#### PROVIDED TEXT:
Do such considerations as these make us hopeless of the steady progress of a sound as well as cheap popular literature? Decidedly no. There is improvement all around us. The halfpenny ballad of Seven Dials is not yet extinct; but let the collectors look sharply about them, for that relic of the chap-books, with the woodcuts that have served every generation, will soon be gone. In itsplace has come the decent penny book of a hundred songs. The shades of Scott, and Moore, and Campbell will not quarrel with this new popularity. There are "flash" songs; but they are not for the penny buyers. Thackeray has described the dens in which these abominations are current. The whole aspect of the humbler press has changed within these few years. Unquestionably the people have changed. Visit, if you can, the interior of that marvellous human machine, the General Post-Office, on a Friday evening, from half-past five to six o'clock. Look with awe upon the tons of newspapers that are crowding in to be distributed through the habitable globe. Think silently how potent a power is this for good or for evil. You turn to one of the boxes of the letter-sorters, and your guide will tell you, "this work occupies not half the time it formerly did, for everybody writes better." General education furnishes the solution of the otherwise doubtful origin of the improvement, in all the more manifest characteristics of improvement, of all popular literature.

#### TASK OBJECTIVE:
In the passage on popular literature, what does the guide at the letter-sorters' boxes say about their work?

#### MATERIAL:
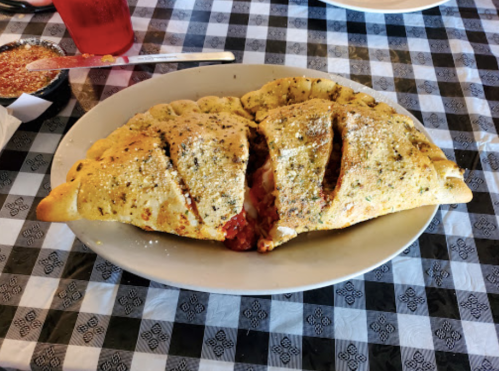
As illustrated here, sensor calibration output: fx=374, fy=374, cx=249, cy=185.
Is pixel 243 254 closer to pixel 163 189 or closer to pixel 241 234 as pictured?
pixel 241 234

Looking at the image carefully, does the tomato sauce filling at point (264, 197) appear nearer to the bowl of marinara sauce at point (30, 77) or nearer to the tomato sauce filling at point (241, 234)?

#### FULL ANSWER:
The work takes not half the time it formerly did, because everybody writes better.